City gets Halloween update, ties up budget loose ends

The rec department's Halloween Treasure Hunt is sold out.

In late September, Piedmont police Chief Jeremy Bowers said most Halloween activities would be a scratch this year, thanks to the novel coronavirus and Alameda County health orders restricting most gatherings and recommending against other specific actions, including handing out candy and costume parties.

Those restrictions and recommendations — as laid out in a joint health order from Alameda, Contra Costa, Santa Clara, San Mateo and Santa Cruz counties — discourage trick-or-treating and small-group parties as high-risk activities because they increase contacts with people outside of small social bubbles. (Larger gatherings, as well as trunk-or-treating, haunted houses and indoor mazes, are not allowed at all).

So with Halloween and Day of the Dead both about two weeks away, City Administrator Sara Lillevand took the time Monday to remind the Piedmont City Council and the general citizenry of those realities, and of some alternatives like decorating one’s yard in ghoulish ways, visiting a pumpkin patch (masked up, of course), have a pumpkin-carving contest and/or costume contest  (virtually).

One thing separating Piedmont from the East Bay’s other COVID-19-limited cities during this Halloween season is the “Halloween Treasure Hunt,” a weeklong event put on by the Piedmont Recreation Department.  Those who signed up (it’s full up now, by the way, with 225 participants)  will, during the week leading up to Oct. 31, search Piedmont’s parks for clues to solve a puzzle and collect their prize on Halloween. 

Recreation department personnel got a hand with “Halloween Treasure Hunt” from Piedmont High School’s Advanced Acting students, who recorded videos of the backstory of fictional  explorer Henry Cavendish and his quest to find Dr. Blackwood’s hidden Halloween treasure.

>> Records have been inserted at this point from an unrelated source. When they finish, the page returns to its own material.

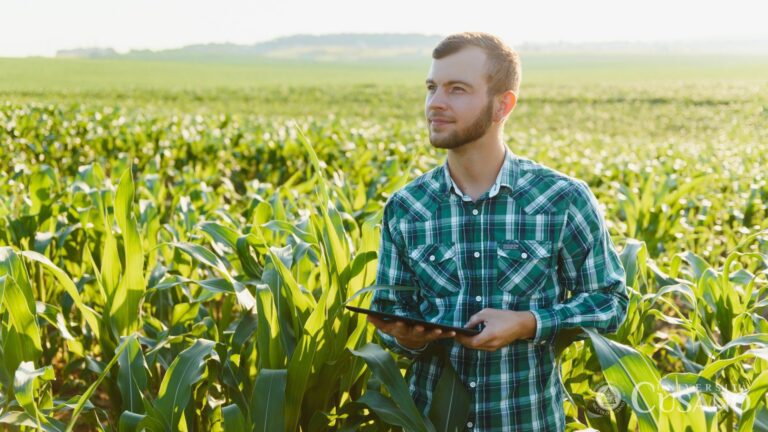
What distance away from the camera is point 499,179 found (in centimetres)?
178

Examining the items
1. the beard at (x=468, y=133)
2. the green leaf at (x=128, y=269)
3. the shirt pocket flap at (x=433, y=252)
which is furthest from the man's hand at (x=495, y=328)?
the green leaf at (x=128, y=269)

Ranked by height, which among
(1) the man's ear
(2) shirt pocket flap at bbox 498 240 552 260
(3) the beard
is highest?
(1) the man's ear

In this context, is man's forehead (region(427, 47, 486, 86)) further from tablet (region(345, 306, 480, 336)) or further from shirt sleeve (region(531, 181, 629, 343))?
tablet (region(345, 306, 480, 336))

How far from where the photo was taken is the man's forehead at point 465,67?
1726mm

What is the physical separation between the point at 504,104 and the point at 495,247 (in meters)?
0.34

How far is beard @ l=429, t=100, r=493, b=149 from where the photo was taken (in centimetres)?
174

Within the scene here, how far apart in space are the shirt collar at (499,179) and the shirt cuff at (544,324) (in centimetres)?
29

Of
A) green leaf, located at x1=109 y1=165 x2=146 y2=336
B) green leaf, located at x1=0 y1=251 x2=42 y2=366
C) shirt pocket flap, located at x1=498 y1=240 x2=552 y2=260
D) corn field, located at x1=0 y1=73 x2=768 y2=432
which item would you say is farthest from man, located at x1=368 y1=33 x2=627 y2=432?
green leaf, located at x1=0 y1=251 x2=42 y2=366

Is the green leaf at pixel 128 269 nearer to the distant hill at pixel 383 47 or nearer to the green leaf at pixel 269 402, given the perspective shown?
the green leaf at pixel 269 402

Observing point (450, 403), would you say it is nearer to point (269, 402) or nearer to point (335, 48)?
point (269, 402)

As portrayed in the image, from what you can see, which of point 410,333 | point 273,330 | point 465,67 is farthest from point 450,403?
point 465,67

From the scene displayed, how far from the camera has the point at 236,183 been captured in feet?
27.6

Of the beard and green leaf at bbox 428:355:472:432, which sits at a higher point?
the beard

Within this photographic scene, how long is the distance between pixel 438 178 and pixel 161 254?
219cm
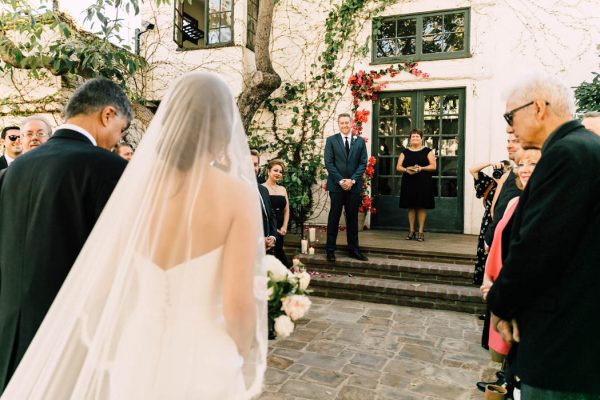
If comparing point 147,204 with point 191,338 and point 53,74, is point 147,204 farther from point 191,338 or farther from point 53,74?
point 53,74

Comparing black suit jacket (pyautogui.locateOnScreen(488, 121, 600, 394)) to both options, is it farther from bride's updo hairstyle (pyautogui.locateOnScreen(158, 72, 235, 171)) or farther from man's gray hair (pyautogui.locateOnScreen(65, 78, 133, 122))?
man's gray hair (pyautogui.locateOnScreen(65, 78, 133, 122))

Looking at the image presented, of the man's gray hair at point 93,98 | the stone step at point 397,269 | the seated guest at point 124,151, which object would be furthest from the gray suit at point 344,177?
the man's gray hair at point 93,98

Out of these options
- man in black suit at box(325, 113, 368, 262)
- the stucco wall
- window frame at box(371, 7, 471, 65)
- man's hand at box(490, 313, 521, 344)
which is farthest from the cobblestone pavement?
window frame at box(371, 7, 471, 65)

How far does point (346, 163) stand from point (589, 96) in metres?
3.70

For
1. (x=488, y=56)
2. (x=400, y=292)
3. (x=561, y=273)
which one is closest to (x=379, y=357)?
(x=400, y=292)

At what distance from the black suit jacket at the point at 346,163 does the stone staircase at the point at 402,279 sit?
1185 millimetres

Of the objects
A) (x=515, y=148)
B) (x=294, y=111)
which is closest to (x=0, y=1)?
(x=294, y=111)

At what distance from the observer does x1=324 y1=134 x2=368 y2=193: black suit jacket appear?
21.2 ft

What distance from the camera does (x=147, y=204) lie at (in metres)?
1.49

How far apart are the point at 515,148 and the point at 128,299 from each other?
140 inches

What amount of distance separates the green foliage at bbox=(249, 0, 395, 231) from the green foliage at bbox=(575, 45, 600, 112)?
3.99 metres

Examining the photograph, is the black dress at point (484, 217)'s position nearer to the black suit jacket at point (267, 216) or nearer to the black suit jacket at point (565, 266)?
the black suit jacket at point (267, 216)

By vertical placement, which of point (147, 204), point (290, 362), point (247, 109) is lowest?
point (290, 362)

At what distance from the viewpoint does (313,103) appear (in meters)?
9.01
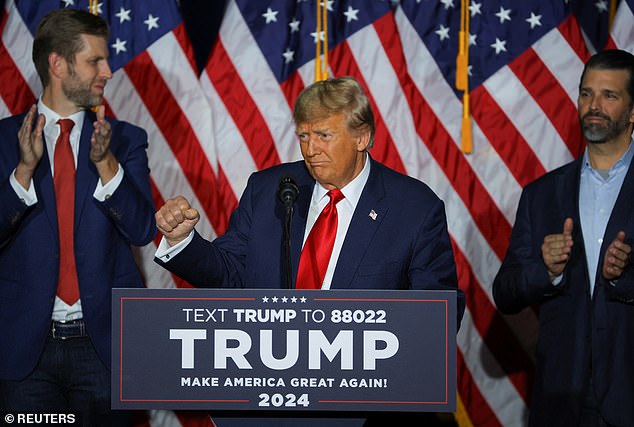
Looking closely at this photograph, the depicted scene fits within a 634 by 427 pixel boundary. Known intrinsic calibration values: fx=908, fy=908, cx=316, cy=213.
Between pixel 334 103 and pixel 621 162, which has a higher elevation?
pixel 334 103

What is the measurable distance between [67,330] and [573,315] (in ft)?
5.69

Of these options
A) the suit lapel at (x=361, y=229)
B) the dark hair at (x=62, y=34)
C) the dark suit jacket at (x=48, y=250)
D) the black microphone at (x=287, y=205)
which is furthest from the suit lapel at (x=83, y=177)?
the black microphone at (x=287, y=205)

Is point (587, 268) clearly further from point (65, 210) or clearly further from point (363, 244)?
point (65, 210)

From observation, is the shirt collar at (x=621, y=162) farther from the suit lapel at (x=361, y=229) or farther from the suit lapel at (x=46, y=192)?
the suit lapel at (x=46, y=192)

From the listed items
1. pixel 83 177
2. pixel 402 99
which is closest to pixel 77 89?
pixel 83 177

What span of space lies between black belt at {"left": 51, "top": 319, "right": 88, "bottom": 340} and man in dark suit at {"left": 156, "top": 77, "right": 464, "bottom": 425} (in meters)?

Vice Mayor Teddy Gray King praised the rec department’s efforts during the pandemic in keeping at least some facilities, and some programs, going under challenging conditions.

“It’s only through park and rec programs my kids see any peers,” she said. “It makes us feel normal again.”

Budgetary housekeeping

Also during a shorter-than-usual meeting Monday night, the City Council took care of two items they say should close the books on the city’s 2019-2020 budget.

In addition to a handful of end-of-the-budget-year “appropriations, adjustments and carryforwards” between various city funds, the council also voted Monday to move $500,000 from the city’s general fund to its Facilities Maintenance Fund. This fund, over the current fiscal year, is expected to be used for annual repairs and maintenance for each city-owned facility (including parks and walkways/stairs); scheduled maintenance of city buildings and other facilities; and for capital projects.

Given the substantial maintenance needs, the current projection is that the Facilities Maintenance Fund could be depleted in about four years, according to a city report.

Monday night’s move follows a similar transfer of $550,000 that was part of the 2019-20 budget. A combination of “favorable revenue trends” and lower-than-budgeted expenses resulted in net income of approximately $804,000 in the general fund, according to Piedmont Finance Director Michael Szczech.